** begin Records supplied **

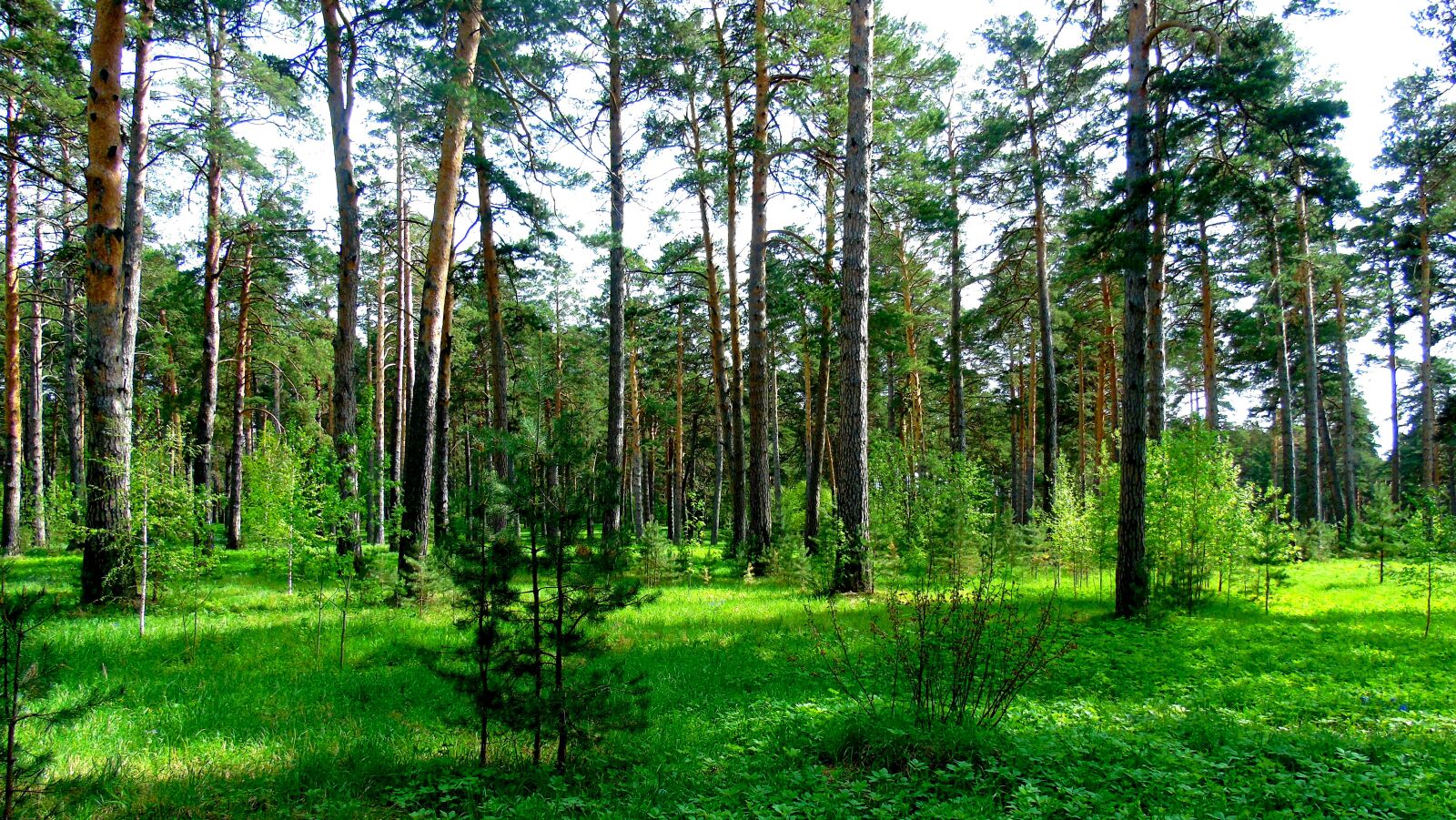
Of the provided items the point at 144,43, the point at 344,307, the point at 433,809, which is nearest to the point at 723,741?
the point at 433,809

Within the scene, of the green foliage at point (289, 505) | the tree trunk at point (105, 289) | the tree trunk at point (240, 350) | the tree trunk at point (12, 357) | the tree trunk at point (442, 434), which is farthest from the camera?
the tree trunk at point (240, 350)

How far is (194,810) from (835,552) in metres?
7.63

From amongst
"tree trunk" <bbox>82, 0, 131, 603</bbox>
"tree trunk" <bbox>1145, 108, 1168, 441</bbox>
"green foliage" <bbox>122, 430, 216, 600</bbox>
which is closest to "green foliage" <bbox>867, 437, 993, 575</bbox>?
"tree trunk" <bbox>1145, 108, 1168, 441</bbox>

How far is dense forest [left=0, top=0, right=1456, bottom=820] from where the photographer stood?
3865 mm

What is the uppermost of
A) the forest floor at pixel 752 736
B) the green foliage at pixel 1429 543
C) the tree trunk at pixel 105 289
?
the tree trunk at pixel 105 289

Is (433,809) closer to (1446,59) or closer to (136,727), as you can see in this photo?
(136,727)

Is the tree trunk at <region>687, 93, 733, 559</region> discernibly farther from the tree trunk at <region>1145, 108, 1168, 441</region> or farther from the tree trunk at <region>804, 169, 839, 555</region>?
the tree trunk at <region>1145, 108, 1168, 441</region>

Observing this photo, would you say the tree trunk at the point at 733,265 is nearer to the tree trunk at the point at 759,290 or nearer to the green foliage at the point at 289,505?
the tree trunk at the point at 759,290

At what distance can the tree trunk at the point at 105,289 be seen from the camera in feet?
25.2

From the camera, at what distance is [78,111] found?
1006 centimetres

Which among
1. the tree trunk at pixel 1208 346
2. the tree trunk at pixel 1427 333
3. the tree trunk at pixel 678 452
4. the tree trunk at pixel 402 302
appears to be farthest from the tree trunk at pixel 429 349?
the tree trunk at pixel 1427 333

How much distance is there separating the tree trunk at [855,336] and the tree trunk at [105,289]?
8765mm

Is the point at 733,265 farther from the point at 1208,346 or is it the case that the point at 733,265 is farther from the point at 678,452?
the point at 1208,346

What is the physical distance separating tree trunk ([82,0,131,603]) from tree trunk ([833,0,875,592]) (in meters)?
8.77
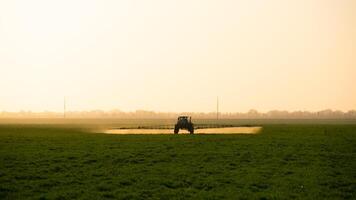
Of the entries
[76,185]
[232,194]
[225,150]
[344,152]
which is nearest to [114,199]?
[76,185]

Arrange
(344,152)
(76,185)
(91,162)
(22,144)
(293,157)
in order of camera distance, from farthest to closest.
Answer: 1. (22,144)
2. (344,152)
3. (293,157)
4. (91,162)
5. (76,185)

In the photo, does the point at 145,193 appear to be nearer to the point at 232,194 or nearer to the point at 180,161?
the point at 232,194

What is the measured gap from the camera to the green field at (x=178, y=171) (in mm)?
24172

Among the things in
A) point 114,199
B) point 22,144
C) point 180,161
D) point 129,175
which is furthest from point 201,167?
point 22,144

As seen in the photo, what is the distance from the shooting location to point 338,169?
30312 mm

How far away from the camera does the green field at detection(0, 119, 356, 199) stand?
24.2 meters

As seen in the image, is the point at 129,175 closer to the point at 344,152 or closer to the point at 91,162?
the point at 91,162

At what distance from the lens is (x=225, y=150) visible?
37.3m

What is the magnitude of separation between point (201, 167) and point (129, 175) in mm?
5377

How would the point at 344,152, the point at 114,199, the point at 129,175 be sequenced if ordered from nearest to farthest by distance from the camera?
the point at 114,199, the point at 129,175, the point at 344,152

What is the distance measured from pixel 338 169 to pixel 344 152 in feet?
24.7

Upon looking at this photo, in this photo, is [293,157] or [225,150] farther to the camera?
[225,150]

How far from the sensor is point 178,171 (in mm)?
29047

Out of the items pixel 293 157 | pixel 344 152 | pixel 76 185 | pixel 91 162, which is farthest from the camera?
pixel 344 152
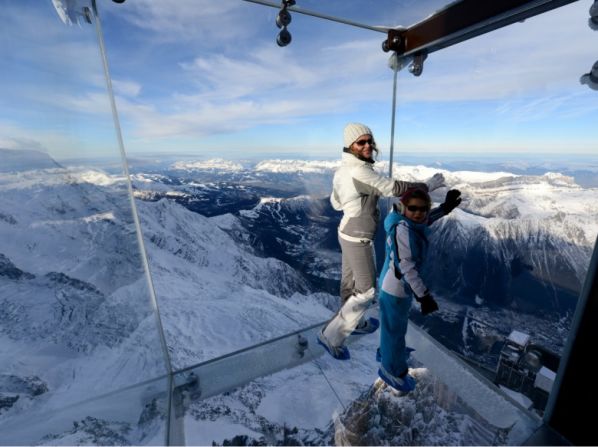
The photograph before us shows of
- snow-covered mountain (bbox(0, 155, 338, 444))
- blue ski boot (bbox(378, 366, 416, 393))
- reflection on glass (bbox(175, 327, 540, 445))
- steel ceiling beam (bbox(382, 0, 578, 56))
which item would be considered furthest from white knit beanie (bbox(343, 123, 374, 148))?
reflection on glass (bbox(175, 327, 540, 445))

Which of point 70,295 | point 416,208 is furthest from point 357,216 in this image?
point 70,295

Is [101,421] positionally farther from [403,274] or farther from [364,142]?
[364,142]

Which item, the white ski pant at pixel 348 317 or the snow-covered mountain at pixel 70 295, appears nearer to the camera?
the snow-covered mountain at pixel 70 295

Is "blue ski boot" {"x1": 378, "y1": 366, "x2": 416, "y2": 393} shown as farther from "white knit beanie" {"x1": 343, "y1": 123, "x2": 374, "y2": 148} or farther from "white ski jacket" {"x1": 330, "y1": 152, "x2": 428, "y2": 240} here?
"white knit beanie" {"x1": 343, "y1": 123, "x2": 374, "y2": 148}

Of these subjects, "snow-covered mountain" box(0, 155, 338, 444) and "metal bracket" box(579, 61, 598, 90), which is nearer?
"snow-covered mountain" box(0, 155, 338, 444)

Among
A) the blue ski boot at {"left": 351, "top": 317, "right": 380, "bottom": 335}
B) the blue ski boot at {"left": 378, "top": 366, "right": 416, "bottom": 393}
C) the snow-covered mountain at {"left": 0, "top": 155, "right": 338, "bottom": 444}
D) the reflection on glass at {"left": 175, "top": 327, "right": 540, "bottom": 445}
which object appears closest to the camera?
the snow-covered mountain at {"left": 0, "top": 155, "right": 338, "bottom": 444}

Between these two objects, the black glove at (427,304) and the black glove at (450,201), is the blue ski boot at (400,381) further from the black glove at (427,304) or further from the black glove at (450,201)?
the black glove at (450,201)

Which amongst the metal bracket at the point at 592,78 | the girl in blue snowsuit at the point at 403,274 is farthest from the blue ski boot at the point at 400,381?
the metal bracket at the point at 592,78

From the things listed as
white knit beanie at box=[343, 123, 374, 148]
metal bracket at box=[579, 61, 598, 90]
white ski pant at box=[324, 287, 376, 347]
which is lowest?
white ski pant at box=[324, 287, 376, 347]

** end Records supplied **

**Brief**
Turn the entries from the line containing "What is the uppermost of" through the line containing "5. (76,185)", inclusive, into a Markdown table with the columns Row and Line. Number each row, skip blank lines, and omit the pictures.

**Result of the task**
| Row | Line |
|---|---|
| 1 | What is the uppermost of |
| 2 | A) the forest floor at pixel 752 736 |
| 3 | B) the green foliage at pixel 1429 543 |
| 4 | C) the tree trunk at pixel 105 289 |
| 5 | ? |
| 6 | the tree trunk at pixel 105 289 |
| 7 | Is (433,809) closer to (1446,59) or closer to (136,727), as you can see in this photo? |
| 8 | (136,727) |
| 9 | Is the tree trunk at <region>687, 93, 733, 559</region> discernibly farther from the tree trunk at <region>1145, 108, 1168, 441</region> or farther from the tree trunk at <region>804, 169, 839, 555</region>? |
| 10 | the tree trunk at <region>1145, 108, 1168, 441</region> |
| 11 | Observing this photo, would you say the tree trunk at the point at 733,265 is nearer to the tree trunk at the point at 759,290 or nearer to the green foliage at the point at 289,505? |
| 12 | the tree trunk at the point at 759,290 |
| 13 | At what distance can the tree trunk at the point at 105,289 be seen from the camera in feet? |
| 14 | 25.2 |
| 15 | From the camera, at what distance is [78,111] found? |
| 16 | 1006 centimetres |
| 17 | Which among |
| 18 | 1. the tree trunk at pixel 1208 346 |
| 19 | 2. the tree trunk at pixel 1427 333 |
| 20 | 3. the tree trunk at pixel 678 452 |
| 21 | 4. the tree trunk at pixel 402 302 |
| 22 | appears to be farthest from the tree trunk at pixel 429 349? |
| 23 | the tree trunk at pixel 1427 333 |
| 24 | How much distance is there separating the tree trunk at [855,336] and the tree trunk at [105,289]? |
| 25 | 8765mm |
| 26 | Is the point at 733,265 farther from the point at 1208,346 or is it the case that the point at 733,265 is farther from the point at 678,452? |
| 27 | the point at 1208,346 |
| 28 | What is the physical distance separating tree trunk ([82,0,131,603]) from tree trunk ([833,0,875,592]) (in meters)? |
| 29 | 8.77 |
| 30 | Of the entries |
| 31 | [76,185] |
| 32 | [232,194] |
| 33 | [225,150] |
| 34 | [344,152] |
| 35 | which is nearest to [114,199]? |
| 36 | [76,185] |
| 37 | Arrange |
| 38 | (344,152) |
| 39 | (76,185) |
| 40 | (91,162) |
| 41 | (22,144) |
| 42 | (293,157) |
| 43 | in order of camera distance, from farthest to closest. |
| 44 | Answer: 1. (22,144) |
| 45 | 2. (344,152) |
| 46 | 3. (293,157) |
| 47 | 4. (91,162) |
| 48 | 5. (76,185) |